Some fund managers are finding it easier to adapt to this new reality than others. Ark Investment Management’s Cathie Wood — the doyenne of growth stocks and an advocate for innovation — belongs to the latter camp, perhaps unsurprisingly for someone whose flagship exchange-traded fund is down 63 percent this year. She wrote one this week open letter to the US Federal Reserve “out of concern [it] makes a policy mistake that will lead to deflation”.
Sounding irritated by the Fed’s latest 0.75 percentage point rate hike, Wood asked: “Unanimously? Really?” Three days after her letter, annual US inflation was reported at 8.2 percent, just a touch below the previous month’s reading of 8.3 percent. It’s fair to wonder why aggressive rate hikes are still going on show no discernible success in bringing down inflation, but the answer has to be yes, really.
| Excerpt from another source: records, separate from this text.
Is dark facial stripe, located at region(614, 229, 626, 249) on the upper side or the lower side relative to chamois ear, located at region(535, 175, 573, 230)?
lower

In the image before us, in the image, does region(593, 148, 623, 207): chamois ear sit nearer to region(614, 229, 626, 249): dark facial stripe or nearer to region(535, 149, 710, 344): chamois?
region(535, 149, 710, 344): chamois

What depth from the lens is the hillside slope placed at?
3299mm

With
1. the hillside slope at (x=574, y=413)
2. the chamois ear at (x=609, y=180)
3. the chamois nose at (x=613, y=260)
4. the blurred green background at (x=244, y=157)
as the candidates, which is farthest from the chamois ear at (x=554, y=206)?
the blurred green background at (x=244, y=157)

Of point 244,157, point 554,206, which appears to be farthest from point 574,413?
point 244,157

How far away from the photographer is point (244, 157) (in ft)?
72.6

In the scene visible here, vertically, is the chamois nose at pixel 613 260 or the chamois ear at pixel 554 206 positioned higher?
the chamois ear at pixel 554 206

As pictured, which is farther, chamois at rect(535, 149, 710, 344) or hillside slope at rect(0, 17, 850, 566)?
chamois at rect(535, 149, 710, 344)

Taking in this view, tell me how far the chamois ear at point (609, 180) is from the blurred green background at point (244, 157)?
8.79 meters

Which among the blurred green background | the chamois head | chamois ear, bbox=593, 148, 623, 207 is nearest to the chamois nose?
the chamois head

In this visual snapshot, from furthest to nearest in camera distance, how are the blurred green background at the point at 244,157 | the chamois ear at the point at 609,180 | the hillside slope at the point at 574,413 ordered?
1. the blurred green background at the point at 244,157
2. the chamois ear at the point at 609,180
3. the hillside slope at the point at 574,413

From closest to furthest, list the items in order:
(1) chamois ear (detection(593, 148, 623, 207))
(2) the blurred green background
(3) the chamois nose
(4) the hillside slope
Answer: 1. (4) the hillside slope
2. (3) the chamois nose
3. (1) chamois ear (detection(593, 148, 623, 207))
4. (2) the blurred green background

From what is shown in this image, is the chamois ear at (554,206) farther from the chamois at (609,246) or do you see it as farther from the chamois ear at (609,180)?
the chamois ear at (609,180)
The Fed does not operate in a vacuum. “Several participants noted that . . . It would be important to coordinate the pace of further monetary tightening with the aim of mitigating the risk of a material negative impact on the economic outlook,” she said at their last meeting protocol.
But that’s far from a serious suggestion to consider a milder route. Bad news for economies and real life is often good news for markets, as it suggests central banks could be more generous to the financial system. But it’s becoming increasingly clear that we would need a really terrible shock for this to work now.